Массовый характер участия хуту в геноциде тутси и уничтожении «отщепенцев» хуту сочетался с определенной «систематичностью» самого процесса резни. Казалось, что убийцы выполняли какую-то обычную трудовую повинность. «Мы лежали на полу, – рассказывала одна из спасшихся во время резни в приходе Ньярубуйе. – начали рубить людей до смерти. Они наступали на нас ногами, когда делали это. В первую очередь они убивали молодых мужчин, а когда они убили их, то начали кричать, чтобы мертвых убрали, чтобы можно было найти тех, кто спрятался под ними. Они брали детей и бросали их оземь. Вы бы видели их разбитые !»[653] Убийц не трогали никакие страдания. «Все, кого рубили, – передает свои впечатления участник той резни, – казались оглушенными. Они выглядели так, будто у них вынули их сердца. Никто не просил пощады. Они как будто уже были мертвы. Там я видел людей – людей, у которых были отрезаны руки, у которых не было ног, а у иных – головы. Я видел все. Раненые катались по полу и пронзительно кричали в агонии, оставшись без рук и без ног»[654].

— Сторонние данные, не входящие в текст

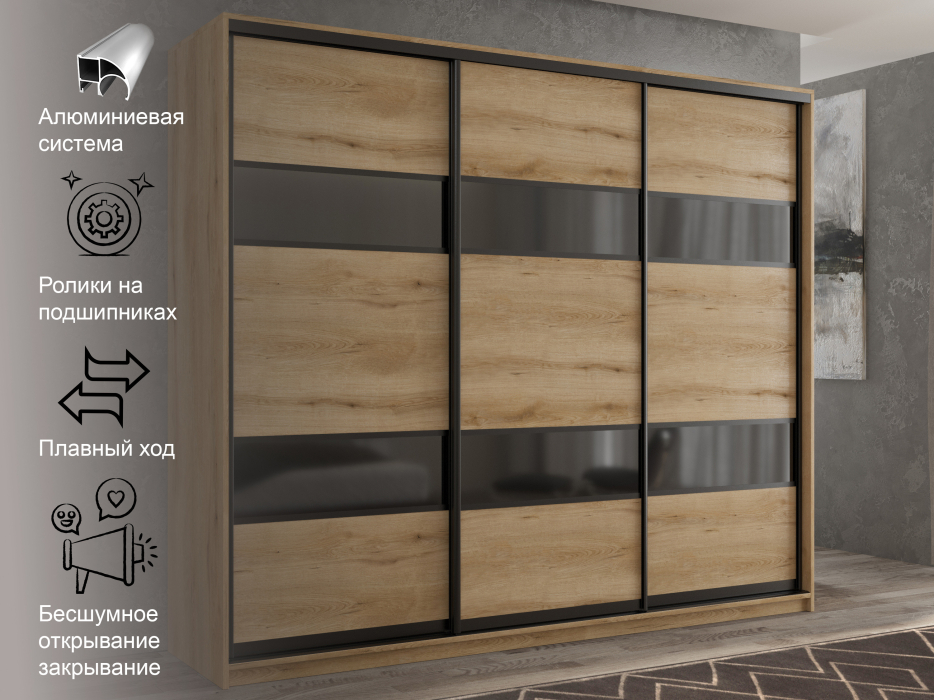 Шкафы-купе 3-х дверные, Шкаф-купе 3х дверный Кааппи 7 180х45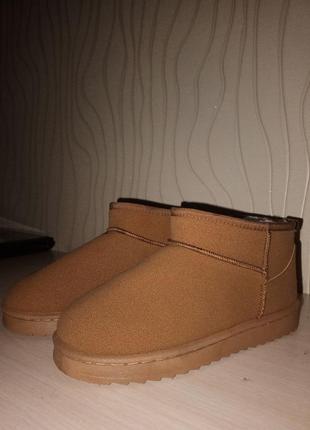 Зимняя обувь угги угги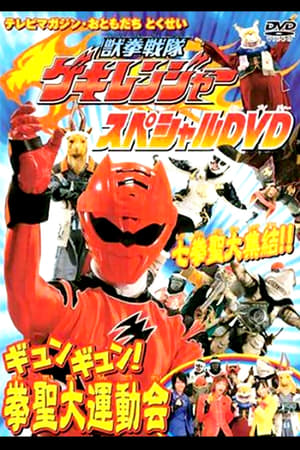 兽拳战队激气连者 特别DVD gyungyun！拳圣大运动会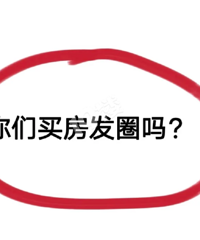 �����ˣ������Ҫ������Ȧ��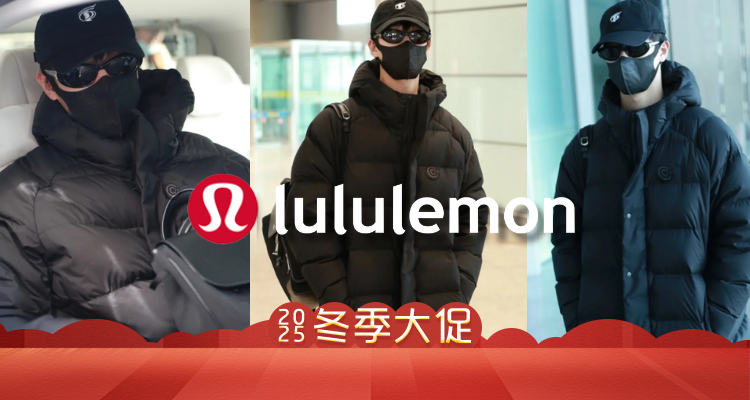 【降】lululemon泡芙羽绒4折起！有救了😻是小林同款Wunder Puff！🔥马甲史低价£79！有码就下单！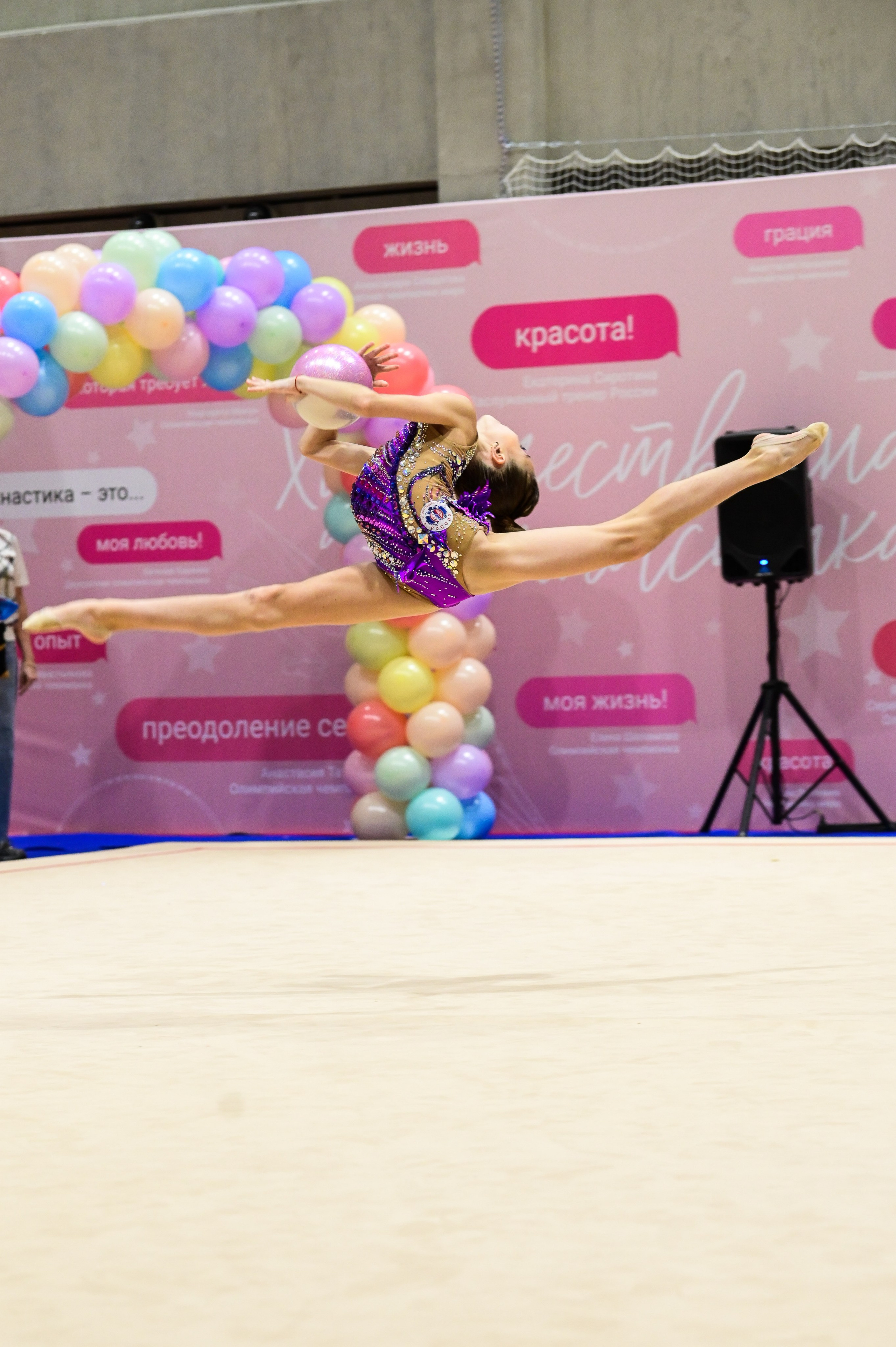Гимнастика соревнования. Спортивный фотограф в Москве Фадеева Ирина. Соревнования, турниры, чемпионаты по танцам. отчетные концерты, съемка под водой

Часто убийцы действовали с изощренным и хладнокровным садизмом. Антуан Рванта, хуту, с родителями которого интерахамве расправились как с «сообщниками инкотаньи», вспоминает: «Они обвинили моего отца в пособничестве РПФ, поэтому они вошли в наш дом и разрубили его на куски. Они [родители] умерли не сразу. Милиционеры отреза́ли каждую часть их тела: пальцы, руки, ноги, нос, уши – всё. Затем они бросили их истекать кровью, пока не наступила смерть»[655]. Во время резни в церкви Ньяматы интерахамве заставляли прыгать в отхожую яму еще живых женщин и детей; они изощрялись, придумывая различные способы расправы: одну женщину проткнули заостренной палкой насквозь от гениталий до головы, а затем другой палкой пригвоздили к ней ее ребенка[656]. «Я никогда не видел такой ненависти, как эта, за всю мою жизнь, – заявил 20 мая угандийский парламентарий Мануэль Пинто, руководивший операцией по очистке побережья озера Виктория от тел жертв руандийского геноцида. – Здесь их [трупов] так много! Дети насажены на палки. Я видел женщину, рассеченную снизу вверх. Они отрезали груди и мужские половые органы»[657]. Один из типичных моментов новой руандийской реальности: «Маленький мальчик сидит в неестественной позе рядом со своей искалеченной матерью. У матери отрезана грудь»[658].